- [PASSAGE TO READ]

%%

So despite no short game, a handicap that has almost gone up two shots, an ability to self destruct and a lack of focus over the shot how can I possibly say the season has been good. Well the highlight has been the quality of my ball striking. It was a long and frustrating winter trying to bed in the changes but so worthwhile. When I was playing well, and there were many good holes this year, I felt I had the ball on a piece of string at times. What I lacked at times was self belief. I let the bad holes affect me and I stewed on my errors.

I had a nine hole playing lesson with Rhys ap Iolo at the Downshire Golf Course. That was a chance for me to showcase how far I'd come and the state of my game. Naturally I started with an ugly double bogey but I think he saw enough to be happy that the goal of single figures was more than a pipe dream. We have been in constant touch throughout the season and a big thumbs up to him for being available on Twitter and Facebook and for looking at the swing via You Tube when things have gone astray.

%%

- [THE DATA]
%%

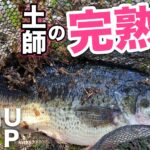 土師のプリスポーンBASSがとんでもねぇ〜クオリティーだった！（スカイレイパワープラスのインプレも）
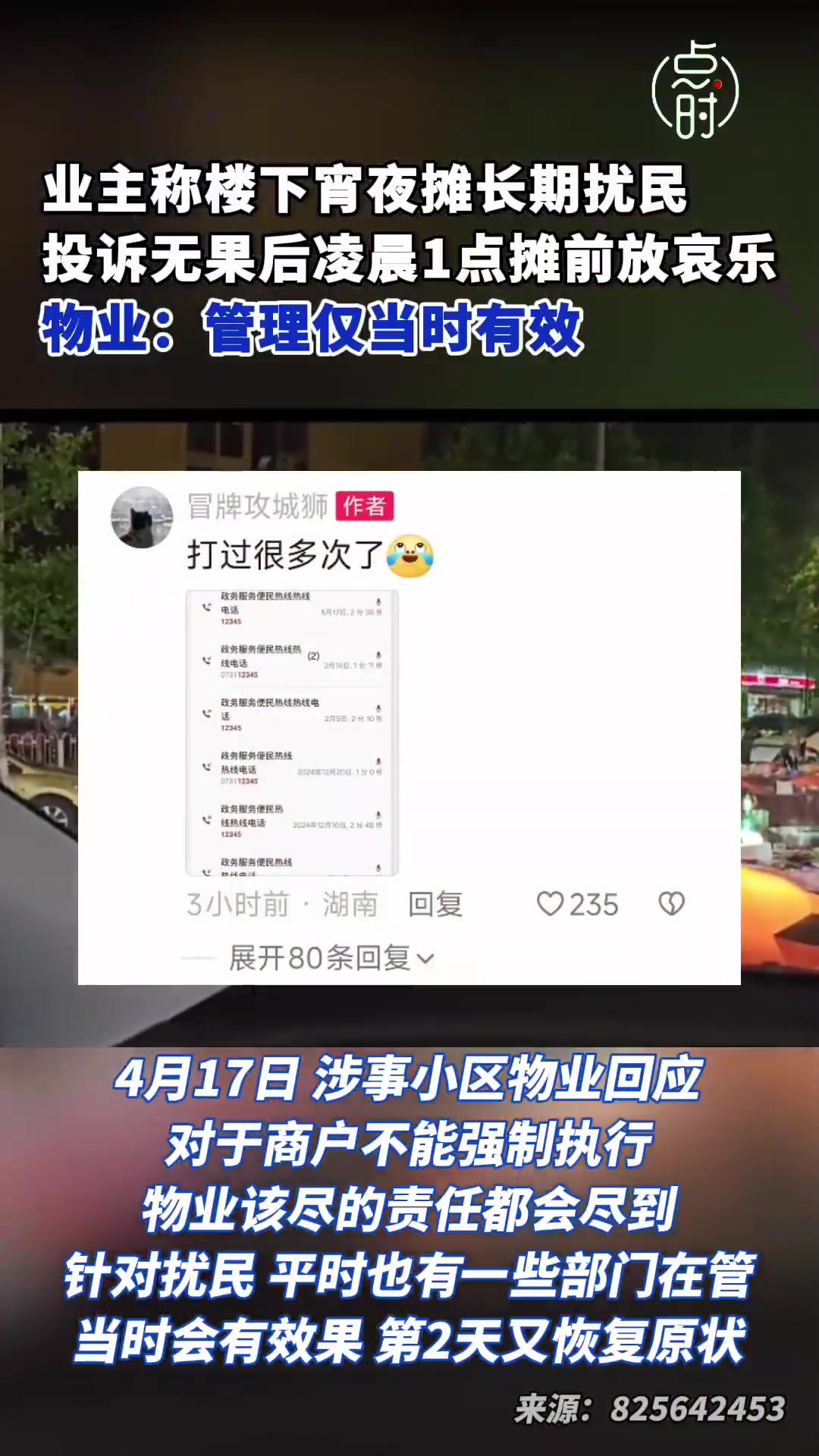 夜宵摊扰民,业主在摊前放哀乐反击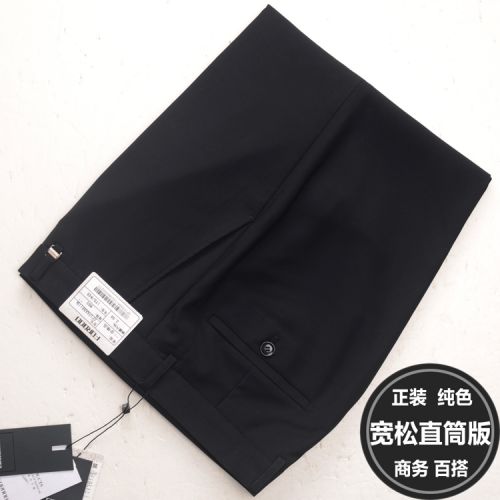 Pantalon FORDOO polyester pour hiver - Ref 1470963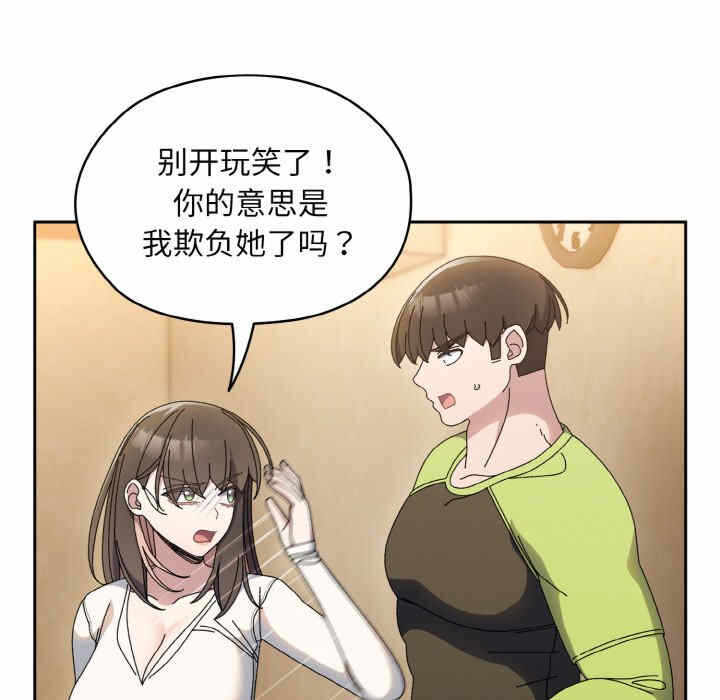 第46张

%%

- [DIRECTIONS]
a – According to the golf season passage, at which course did the nine hole playing lesson with Rhys ap Iolo take place?
b – Reproduce everything from "So despite no" down to "on my errors." in the golf season passage, word for word.

- [ANSWERS FOR THIS EXERCISE]
a – The Downshire Golf Course.

b –
So despite no short game, a handicap that has almost gone up two shots, an ability to self destruct and a lack of focus over the shot how can I possibly say the season has been good. Well the highlight has been the quality of my ball striking. It was a long and frustrating winter trying to bed in the changes but so worthwhile. When I was playing well, and there were many good holes this year, I felt I had the ball on a piece of string at times. What I lacked at times was self belief. I let the bad holes affect me and I stewed on my errors.